** START Entries shown **

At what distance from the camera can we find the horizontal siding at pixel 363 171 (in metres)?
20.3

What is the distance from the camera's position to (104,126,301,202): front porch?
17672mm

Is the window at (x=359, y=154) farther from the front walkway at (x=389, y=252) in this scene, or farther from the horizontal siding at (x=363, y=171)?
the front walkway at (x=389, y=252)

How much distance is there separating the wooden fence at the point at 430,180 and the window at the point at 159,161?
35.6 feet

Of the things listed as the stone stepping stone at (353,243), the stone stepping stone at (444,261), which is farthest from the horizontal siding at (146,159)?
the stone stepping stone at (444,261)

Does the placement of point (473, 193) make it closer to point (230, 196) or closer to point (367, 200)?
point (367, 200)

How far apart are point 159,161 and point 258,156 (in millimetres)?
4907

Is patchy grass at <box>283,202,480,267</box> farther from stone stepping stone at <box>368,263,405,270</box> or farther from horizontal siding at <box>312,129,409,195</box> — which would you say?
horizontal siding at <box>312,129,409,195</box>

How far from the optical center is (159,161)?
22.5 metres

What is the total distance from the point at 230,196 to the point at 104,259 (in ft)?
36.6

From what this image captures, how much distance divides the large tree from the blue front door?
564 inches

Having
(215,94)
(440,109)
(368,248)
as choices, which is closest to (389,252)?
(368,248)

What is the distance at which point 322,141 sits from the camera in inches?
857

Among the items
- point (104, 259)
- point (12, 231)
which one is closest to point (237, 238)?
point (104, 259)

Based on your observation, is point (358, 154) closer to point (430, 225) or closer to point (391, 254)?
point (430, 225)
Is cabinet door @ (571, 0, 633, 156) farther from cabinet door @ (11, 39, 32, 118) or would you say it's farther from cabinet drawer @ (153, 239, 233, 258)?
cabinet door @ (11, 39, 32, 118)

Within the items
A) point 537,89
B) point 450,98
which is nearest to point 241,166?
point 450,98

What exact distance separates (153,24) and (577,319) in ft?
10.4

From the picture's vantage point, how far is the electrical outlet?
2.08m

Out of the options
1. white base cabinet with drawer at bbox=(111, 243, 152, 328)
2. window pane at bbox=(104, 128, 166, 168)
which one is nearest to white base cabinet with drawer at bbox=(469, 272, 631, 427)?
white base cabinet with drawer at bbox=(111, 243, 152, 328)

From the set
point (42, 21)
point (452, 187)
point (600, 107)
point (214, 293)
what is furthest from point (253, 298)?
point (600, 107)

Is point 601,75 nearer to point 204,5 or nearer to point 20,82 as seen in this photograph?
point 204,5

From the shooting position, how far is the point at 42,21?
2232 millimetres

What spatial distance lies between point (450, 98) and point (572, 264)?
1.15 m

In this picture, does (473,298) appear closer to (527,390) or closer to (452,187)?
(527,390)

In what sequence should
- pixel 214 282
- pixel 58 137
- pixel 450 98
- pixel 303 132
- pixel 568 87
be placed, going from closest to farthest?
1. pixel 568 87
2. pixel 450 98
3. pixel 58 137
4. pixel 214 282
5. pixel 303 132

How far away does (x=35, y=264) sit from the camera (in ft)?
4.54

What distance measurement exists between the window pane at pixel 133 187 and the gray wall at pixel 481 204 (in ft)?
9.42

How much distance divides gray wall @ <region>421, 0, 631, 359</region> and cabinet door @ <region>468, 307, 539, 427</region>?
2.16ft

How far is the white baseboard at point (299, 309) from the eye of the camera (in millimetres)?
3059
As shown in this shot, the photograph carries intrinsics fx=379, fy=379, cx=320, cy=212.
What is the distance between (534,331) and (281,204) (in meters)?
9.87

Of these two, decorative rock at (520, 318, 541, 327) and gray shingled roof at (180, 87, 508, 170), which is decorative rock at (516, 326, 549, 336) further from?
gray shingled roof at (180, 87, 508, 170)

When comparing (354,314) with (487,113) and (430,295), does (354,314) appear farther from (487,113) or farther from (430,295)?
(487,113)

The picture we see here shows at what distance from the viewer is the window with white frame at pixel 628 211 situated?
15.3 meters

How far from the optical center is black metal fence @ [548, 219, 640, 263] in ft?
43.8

** END Entries shown **

Every line of the data above should be reproduced word for word.

At what distance from the camera can we find the horizontal siding at pixel 363 171 (in metres)?
20.3

What is the distance from the camera's position to (104,126,301,202): front porch?
17672mm

Is the window at (x=359, y=154) farther from the front walkway at (x=389, y=252) in this scene, or farther from the horizontal siding at (x=363, y=171)?
the front walkway at (x=389, y=252)

How much distance is there separating the wooden fence at the point at 430,180 and the window at the point at 159,161?
35.6 feet

Of the things listed as the stone stepping stone at (353,243), the stone stepping stone at (444,261), which is farthest from the horizontal siding at (146,159)?
the stone stepping stone at (444,261)

Does the placement of point (473, 193) make it closer to point (230, 196) or closer to point (367, 200)?
point (367, 200)

How far apart are point 159,161 and point 258,156 (in millimetres)?
4907

Is patchy grass at <box>283,202,480,267</box> farther from stone stepping stone at <box>368,263,405,270</box> or farther from horizontal siding at <box>312,129,409,195</box> — which would you say?
horizontal siding at <box>312,129,409,195</box>

How far from the optical center is (159,161)?
22.5 metres

What is the total distance from the point at 230,196 to the point at 104,259 (in ft)?
36.6

From what this image captures, how much distance divides the large tree from the blue front door?
564 inches

Having
(215,94)
(440,109)
(368,248)
as choices, which is closest to (389,252)?
(368,248)

What is the distance at which point 322,141 sits from the camera in inches?
857

Among the items
- point (104, 259)
- point (12, 231)
which one is closest to point (237, 238)?
point (104, 259)

Based on your observation, is point (358, 154) closer to point (430, 225) or closer to point (391, 254)?
point (430, 225)
Is cabinet door @ (571, 0, 633, 156) farther from cabinet door @ (11, 39, 32, 118) or would you say it's farther from cabinet drawer @ (153, 239, 233, 258)?
cabinet door @ (11, 39, 32, 118)

Within the items
A) point 537,89
B) point 450,98
which is nearest to point 241,166?
point 450,98

What exact distance separates (153,24) and (577,319) in ft?
10.4

From the picture's vantage point, how far is the electrical outlet?
2.08m

Out of the options
1. white base cabinet with drawer at bbox=(111, 243, 152, 328)
2. window pane at bbox=(104, 128, 166, 168)
which one is nearest to white base cabinet with drawer at bbox=(469, 272, 631, 427)?
white base cabinet with drawer at bbox=(111, 243, 152, 328)

From the set
point (42, 21)
point (452, 187)
point (600, 107)
point (214, 293)
what is furthest from point (253, 298)?
point (600, 107)

Is point 601,75 nearer to point 204,5 or nearer to point 20,82 as seen in this photograph?
point 204,5

From the shooting position, how far is the point at 42,21?
2232 millimetres

What spatial distance lies between point (450, 98) and point (572, 264)?
1.15 m

In this picture, does (473,298) appear closer to (527,390) or closer to (452,187)?
(527,390)

In what sequence should
- pixel 214 282
- pixel 58 137
- pixel 450 98
- pixel 303 132
- pixel 568 87
be placed, going from closest to farthest?
1. pixel 568 87
2. pixel 450 98
3. pixel 58 137
4. pixel 214 282
5. pixel 303 132

How far away does (x=35, y=264) sit from the camera (in ft)?
4.54

What distance measurement exists between the window pane at pixel 133 187 and the gray wall at pixel 481 204 (in ft)?
9.42

How much distance divides gray wall @ <region>421, 0, 631, 359</region> and cabinet door @ <region>468, 307, 539, 427</region>?
2.16ft

How far is the white baseboard at point (299, 309) from the eye of the camera (in millimetres)?
3059
As shown in this shot, the photograph carries intrinsics fx=379, fy=379, cx=320, cy=212.
What is the distance between (534,331) and (281,204) (in meters)?
9.87

Of these two, decorative rock at (520, 318, 541, 327) and gray shingled roof at (180, 87, 508, 170), which is decorative rock at (516, 326, 549, 336) further from?
gray shingled roof at (180, 87, 508, 170)

When comparing (354,314) with (487,113) and (430,295), does (354,314) appear farther from (487,113) or farther from (430,295)?
(487,113)

The picture we see here shows at what distance from the viewer is the window with white frame at pixel 628 211 situated?
15.3 meters

How far from the optical center is black metal fence @ [548, 219, 640, 263] in ft?
43.8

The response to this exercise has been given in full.